U.S. slips on World Press Freedom Index

April 26, 2018 02:00

On the 2018 World Press Freedom Index, released April 25 by Reporters Without Borders (RSF), the United States dropped two spots to 45th out of 180 countries measured. The index, which ranks countries around the world on the freedom available to journalists there based on media independence, legislative protection and safety, rated the U.S. “fairly good.”

Only 9% of countries on the index scored a “good rating,” and indicators of press freedom worsened across the globe.

 “Despite having strong constitutional protections to the contrary, the latest World Press Freedom Index findings on the US and Canada reveal two countries whose journalists and media workers face constant challenges to the very freedom to exercise their profession,” said the report.

This news will come as no surprise to anyone following our Voice of the First Amendment Task Force’s continuous admonitions over the past year, calling out government agencies, officials, courts, candidates and the public for continuous and growing efforts to thwart journalists’ work to keep the public informed.
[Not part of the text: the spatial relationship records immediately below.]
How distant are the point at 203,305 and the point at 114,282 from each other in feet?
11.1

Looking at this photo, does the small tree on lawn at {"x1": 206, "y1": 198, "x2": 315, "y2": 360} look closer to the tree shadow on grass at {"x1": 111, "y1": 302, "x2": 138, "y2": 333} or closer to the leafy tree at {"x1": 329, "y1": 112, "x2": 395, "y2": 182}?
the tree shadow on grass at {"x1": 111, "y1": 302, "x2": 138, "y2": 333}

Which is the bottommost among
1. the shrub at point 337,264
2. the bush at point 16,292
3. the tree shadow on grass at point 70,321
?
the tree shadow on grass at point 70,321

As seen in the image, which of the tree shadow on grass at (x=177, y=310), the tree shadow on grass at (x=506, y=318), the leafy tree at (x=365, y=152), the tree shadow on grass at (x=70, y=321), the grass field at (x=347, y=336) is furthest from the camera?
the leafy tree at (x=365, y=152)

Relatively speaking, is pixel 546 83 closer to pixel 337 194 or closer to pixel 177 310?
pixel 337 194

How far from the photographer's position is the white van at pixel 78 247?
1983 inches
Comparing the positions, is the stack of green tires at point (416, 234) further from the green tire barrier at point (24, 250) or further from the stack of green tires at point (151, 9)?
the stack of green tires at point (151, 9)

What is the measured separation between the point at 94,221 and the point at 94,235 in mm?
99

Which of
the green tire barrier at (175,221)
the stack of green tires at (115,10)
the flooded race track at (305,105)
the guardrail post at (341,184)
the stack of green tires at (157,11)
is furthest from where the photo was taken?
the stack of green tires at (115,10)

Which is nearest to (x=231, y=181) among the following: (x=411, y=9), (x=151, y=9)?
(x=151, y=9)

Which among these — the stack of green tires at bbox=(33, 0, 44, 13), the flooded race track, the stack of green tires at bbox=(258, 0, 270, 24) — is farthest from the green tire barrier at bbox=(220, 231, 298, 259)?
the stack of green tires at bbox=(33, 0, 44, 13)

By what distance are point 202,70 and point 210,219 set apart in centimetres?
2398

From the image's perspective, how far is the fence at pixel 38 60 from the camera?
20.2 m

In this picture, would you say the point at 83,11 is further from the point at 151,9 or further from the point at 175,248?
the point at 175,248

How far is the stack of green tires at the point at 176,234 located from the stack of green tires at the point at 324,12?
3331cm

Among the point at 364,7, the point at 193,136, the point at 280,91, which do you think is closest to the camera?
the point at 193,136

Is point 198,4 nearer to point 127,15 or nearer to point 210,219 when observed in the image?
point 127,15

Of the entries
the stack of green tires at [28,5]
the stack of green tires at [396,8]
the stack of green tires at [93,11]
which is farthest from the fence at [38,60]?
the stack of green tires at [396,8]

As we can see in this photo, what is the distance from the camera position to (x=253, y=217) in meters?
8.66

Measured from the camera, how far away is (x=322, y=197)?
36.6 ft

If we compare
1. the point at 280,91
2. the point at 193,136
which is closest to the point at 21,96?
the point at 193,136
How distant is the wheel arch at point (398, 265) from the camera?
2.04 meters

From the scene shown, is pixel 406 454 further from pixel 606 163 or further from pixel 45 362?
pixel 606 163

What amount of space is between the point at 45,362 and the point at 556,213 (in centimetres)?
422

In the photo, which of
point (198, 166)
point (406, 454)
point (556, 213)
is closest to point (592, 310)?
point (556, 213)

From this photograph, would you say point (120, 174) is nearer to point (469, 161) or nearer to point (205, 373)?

The RSF report cited among the reasons for the press freedom decline a growing trend in which “The line separating verbal violence from physical violence is dissolving.”

That dissolution is clearly evident through a quick look at the U.S. Press Freedom Tracker, of which RTDNA is a founding member, showing 7 attacks on and 2 arrests of journalists this year in the U.S.

In addition, the tracker reports least 21 cases of threats, denials of access, legal orders, or other incidents limiting the ability of reporters to inform the public.

Still, journalists around the country are uncovering and helping communities right wrongs every day.

Just take a look at any one of the 54 investigative reporting pieces named April 25 as 2018 Regional Murrow Award winners. Here are a few: 
 
How Trump’s Immigration Crackdown Threatens the Dairy Boom in Idaho Boise State Public Radio
Life After High School Investigation Idaho Education News
Fairchild Water Contamination KREM-TV
How Do N.H. Police Decide to Shoot - or Not Shoot - When Facing Armed, Ill, or Addicted People? New Hampshire Public Radio
Behind the Wall-Jailhouse Suicides WGBH
North Providence Cancer Concerns WJAR-TV
NCCC Scandals: Bid-Rigging and Sexual Assault WKBW-TV
Child Death Investigations WTAE-TV
Scandal Surrounds New Castle County Elected Leader WDEL-FM/AM
NEWS4 I-Team: Tracking Troubled Teachers WRC-TV
Essex Village: Unsafe and Unhealthy Living Conditions WTVR-TV
High Arsenic Levels in Pine Island Ignored by DEP, Lee County WGCU Public Media 
Inside Santa Clara Jails, Predatory Bail Schemes Flourished for Years KQED
Recovering from Rehab The Center for Investigative Reporting
On the Inside: The Chaos of Arizona Prison Health Care KJZZ
Allegations of Sexual Harassment Surface at Colorado Capitol KUNC FM
Double Billing the Badge KARE-TV
Rep. Cornish Blurred Boundaries Between Legislative, Sexual Pursuits Minnesota Public Radio News
Target 2 Investigates: Watered Down Drunk Boating Laws WBAY-TV
Vulnerable Rural Hospitals Face Tough Decisions on Profitable but Questionable Billing Schemes KBIA
Iowa Schools Seclusion Room Investigation KCRG-TV
Criminal Caretakers WFAA-TV
The Federal Lead/Copper Rule Michigan Radio
Justice For All? WFIU/WTIU News
Marines United Investigation into Pandemic Sexual Exploitation Within the Defense Department The War Horse / CIR's Reveal
Louisville Police Don’t Enforce Immigration – But Help the Feds do it WFPL


Sharing – and recognizing – the impact of this important work on the individuals and communities whose stories are being told goes a long way towards showing the public how journalism matters to their daily lives, one of the RTDNA Voice of the First Amendment Task Force’s central missions.

The other: to defend against threats to the First Amendment.

As long as there are Murrow-winning local journalists serving their communities, producing more and better responsible journalism every day, we’ll have their backs and do our part to keep press freedom strong.